Laurie Greenfield wäre fast ertrunken, doch zum Glück war Griffin Chipman zur Stelle und hat sie gerettet. Seitdem ist Laurie entschlossen selbst Rettungsschwimmerin zu werden und bewirbt sich für ein Praktikum. Für ihre Ausbildung ist Griffins Bruder Tristan zuständig, der Laurie nicht für geeignet hält, was er sie wissen lässt. Doch sie lässt sich nicht unterkriegen.
Der zweite Band der Hawaii-Reihe konnte mich leider nicht so wirklich in den Bann ziehen.
Laurie und auch Tristan wurden für mich nicht so richtig greifbar. Optisch konnte ich mir kein Bild machen, worüber ich noch hinweg sehen könnte, aber auch von ihrer Persönlichkeit hat mir etwas gefehlt.

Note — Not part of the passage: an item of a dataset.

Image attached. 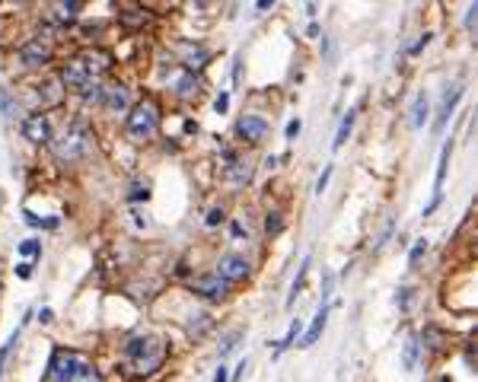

Lauries Entscheidung Rettungsschwimmerin zu werden konnte ich noch so halb nachvollziehen, aber der Beruf an sich blieb unspektakulär. Menschen vom Strand scheuchen, spazieren und mit dem Boot raus fahren, ich fand es klingt eher nach einem langweiligen Job, aber vielleicht ist es ja so. Ich weiss es nicht.
Laurie scheint ihre Ex-Beziehung noch nicht verarbeitet zu haben und vertraut Tristan deswegen nicht. Das fand ich ihm gegenüber nicht fair und geredet wurde auch nicht darüber. Auch die Szene mit Tristans Ex fand ich unnötig dramatisch, wer küsst die Ex zum Abschied, auf den Mund?
Normalerweise mag ich den Schreibstil von Lilly Lucas gerne, hier habe ich länger gebraucht um das Buch zu beenden. Zum einen lag es daran, dass sich die Geschichte gezogen hat und kaum was passiert ist. Die Liebesgeschichte zwischen Laurie und Tristan blieb ein bisschen blass. Zudem redet Laurie wiederholt mit vollem Mund, wobei die nuschelt, sodass der Text immer doppelt geschrieben wurde, weil keiner versteht was sie sagt. Zudem gab es Alltagsszenen, wie dass jemand einkaufen geht und sie sich Fotos von Lebensmitteln schicken. Ich fand es leider langweilig.
Ich fand das Buch leider etwas langatmig, doch ich hoffe, dass mir Band 3 wieder gefallen wird.